In-game dialogue between the soldiers wavers between self-righteous soldier banter and self-help mantras. As soldiers battle not only against a group of enemies, but also against their own lack of confidence in times of global economic instability, the user is challenged to summon their positivity to activate Haku’s singing voice and boost morale.

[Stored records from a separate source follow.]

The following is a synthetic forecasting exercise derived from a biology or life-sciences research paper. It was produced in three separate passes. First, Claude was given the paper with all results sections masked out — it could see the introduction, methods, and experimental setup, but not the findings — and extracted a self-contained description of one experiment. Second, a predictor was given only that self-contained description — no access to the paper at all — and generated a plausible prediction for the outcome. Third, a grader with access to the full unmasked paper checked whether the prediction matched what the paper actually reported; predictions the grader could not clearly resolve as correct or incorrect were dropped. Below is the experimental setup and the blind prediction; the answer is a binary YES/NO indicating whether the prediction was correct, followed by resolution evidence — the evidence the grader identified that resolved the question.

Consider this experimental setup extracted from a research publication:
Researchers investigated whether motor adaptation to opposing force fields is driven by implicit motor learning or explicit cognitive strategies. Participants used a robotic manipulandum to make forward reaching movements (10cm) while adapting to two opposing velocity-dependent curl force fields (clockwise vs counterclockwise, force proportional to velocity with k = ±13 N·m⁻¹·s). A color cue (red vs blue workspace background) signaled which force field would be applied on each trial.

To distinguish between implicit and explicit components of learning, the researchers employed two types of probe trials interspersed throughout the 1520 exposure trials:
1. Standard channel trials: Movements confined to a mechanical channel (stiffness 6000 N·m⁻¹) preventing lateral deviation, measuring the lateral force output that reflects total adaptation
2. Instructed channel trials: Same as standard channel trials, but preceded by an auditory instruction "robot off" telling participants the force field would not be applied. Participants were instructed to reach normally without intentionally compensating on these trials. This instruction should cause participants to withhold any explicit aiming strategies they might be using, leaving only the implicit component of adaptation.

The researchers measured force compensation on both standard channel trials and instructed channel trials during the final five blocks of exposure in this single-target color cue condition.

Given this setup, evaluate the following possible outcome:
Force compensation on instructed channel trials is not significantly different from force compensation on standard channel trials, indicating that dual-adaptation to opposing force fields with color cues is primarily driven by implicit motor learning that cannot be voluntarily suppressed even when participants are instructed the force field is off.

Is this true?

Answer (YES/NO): NO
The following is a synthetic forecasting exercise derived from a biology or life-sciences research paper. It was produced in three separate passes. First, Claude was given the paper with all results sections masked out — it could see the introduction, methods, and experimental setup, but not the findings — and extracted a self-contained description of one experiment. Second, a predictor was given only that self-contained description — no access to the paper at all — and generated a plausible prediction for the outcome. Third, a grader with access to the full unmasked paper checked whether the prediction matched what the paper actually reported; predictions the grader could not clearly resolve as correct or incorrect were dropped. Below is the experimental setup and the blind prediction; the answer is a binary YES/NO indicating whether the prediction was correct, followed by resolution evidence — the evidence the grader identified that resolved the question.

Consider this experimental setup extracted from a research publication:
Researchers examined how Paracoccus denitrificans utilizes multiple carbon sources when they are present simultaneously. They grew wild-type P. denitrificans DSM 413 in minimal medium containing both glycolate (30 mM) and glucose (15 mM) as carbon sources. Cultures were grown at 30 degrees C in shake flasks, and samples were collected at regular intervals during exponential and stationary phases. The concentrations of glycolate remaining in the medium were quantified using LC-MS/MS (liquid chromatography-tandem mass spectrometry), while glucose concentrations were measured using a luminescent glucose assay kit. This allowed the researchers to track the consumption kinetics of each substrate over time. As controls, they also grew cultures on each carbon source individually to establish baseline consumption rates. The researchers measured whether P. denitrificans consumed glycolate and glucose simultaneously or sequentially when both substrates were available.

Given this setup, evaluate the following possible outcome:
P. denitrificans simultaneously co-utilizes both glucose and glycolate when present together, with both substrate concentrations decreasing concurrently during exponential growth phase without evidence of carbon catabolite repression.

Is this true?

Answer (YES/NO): YES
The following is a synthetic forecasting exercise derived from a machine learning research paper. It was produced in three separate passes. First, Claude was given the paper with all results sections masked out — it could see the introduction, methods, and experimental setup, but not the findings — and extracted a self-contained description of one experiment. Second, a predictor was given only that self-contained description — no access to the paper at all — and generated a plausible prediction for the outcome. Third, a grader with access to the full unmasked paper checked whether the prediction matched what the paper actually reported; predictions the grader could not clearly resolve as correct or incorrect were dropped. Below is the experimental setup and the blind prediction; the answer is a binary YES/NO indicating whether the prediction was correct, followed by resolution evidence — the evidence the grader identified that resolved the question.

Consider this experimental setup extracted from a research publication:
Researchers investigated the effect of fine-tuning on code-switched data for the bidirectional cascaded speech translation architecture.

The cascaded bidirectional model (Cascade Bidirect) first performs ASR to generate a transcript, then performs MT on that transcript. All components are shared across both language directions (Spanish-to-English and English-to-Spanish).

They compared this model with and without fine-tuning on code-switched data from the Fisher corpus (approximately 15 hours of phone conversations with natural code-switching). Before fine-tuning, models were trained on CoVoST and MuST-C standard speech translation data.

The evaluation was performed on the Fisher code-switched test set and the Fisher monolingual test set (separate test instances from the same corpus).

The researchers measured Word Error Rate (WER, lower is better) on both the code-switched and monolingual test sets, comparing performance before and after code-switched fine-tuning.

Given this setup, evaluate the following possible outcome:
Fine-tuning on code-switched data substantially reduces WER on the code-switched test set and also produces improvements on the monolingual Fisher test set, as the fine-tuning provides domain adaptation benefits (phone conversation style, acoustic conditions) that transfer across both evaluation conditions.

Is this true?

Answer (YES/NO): NO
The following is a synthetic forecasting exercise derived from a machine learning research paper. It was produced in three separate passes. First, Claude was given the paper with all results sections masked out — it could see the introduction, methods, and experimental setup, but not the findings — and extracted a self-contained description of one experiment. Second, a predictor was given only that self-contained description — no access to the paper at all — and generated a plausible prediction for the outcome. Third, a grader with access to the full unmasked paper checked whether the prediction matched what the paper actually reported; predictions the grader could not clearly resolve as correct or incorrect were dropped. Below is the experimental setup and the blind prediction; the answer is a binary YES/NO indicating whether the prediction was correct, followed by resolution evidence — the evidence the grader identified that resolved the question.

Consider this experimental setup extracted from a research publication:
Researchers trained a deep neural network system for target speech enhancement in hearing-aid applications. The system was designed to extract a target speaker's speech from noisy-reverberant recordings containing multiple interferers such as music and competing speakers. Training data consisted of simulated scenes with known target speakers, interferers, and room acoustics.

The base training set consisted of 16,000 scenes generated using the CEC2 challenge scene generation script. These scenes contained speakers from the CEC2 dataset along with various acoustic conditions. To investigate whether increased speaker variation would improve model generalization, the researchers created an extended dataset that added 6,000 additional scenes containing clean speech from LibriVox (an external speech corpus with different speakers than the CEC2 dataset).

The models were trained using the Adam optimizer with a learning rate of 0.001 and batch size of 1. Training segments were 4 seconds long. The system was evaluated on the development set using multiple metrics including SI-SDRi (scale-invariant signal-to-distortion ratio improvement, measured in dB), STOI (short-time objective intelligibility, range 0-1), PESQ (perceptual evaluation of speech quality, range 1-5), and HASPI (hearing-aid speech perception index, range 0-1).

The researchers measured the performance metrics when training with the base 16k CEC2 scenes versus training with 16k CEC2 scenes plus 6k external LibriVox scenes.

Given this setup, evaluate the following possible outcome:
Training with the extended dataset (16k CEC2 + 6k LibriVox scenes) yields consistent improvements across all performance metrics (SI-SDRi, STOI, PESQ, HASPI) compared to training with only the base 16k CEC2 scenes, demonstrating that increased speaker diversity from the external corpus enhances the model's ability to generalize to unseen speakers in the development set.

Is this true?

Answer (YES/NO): YES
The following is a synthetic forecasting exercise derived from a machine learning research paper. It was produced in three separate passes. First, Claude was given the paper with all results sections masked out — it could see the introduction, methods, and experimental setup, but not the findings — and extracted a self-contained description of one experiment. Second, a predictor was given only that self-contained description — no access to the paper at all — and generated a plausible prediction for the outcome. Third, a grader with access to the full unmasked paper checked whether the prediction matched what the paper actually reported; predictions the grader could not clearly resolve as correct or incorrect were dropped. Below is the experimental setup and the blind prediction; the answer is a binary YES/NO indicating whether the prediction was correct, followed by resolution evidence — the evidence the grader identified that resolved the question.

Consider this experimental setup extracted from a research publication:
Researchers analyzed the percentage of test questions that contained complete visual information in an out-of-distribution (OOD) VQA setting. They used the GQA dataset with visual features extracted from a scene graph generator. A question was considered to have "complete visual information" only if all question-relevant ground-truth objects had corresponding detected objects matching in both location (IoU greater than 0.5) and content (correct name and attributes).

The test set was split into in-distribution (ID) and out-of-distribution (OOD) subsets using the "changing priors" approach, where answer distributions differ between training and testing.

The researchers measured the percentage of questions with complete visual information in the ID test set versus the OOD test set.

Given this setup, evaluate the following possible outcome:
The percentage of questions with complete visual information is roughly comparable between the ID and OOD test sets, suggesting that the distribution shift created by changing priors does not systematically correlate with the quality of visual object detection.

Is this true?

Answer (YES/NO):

The landscape of Project H.E.A.R.T. was built from geopolitically resonant sites found on Google Maps, creating a dreamlike background for the warzone that brings the user’s emotional body to a virtual space that conflates war, pop music, and video games.

As Kathryn Hamilton pointed out in her 2017 essay “Voyeur Realism” for New Inquiry,

“VR’s genesis and development is in the military, where it has been used to train soldiers in “battle readiness,” a euphemism for: methods to overcome the innate human resistance to firing at another human being. In the last few years, VR’s usage has shifted 180 degrees from a technology used to train soldiers for war, to one that claims to “amplify” the voices afflicted by war, and to affect “world influencers” who might be able to stop said wars.”

Featuring music by Lazerblade, Night Chaser, and Austin Haughton

Project H.E.A.R.T. also features the voice acting talents of Erin Gee, Danny Gold, Alex Lee, Benjamin McCarthy, Gregory Muszkie, James O’Calloghan, and Henry Adam Svec.

Yowane Haku character designed by CAFFEIN

Yowane Haku Cyber model originally created by SEGA for Hatsune Miku: Project DIVA 2nd (2010)

Thanks to the support of the Canada Council for the Arts and AMD Radeon, Project H.E.A.R.T. was commissioned by Trinity Square Video for the exhibition Worldbuilding, curated by John G Hampton and Maiko Tanaka.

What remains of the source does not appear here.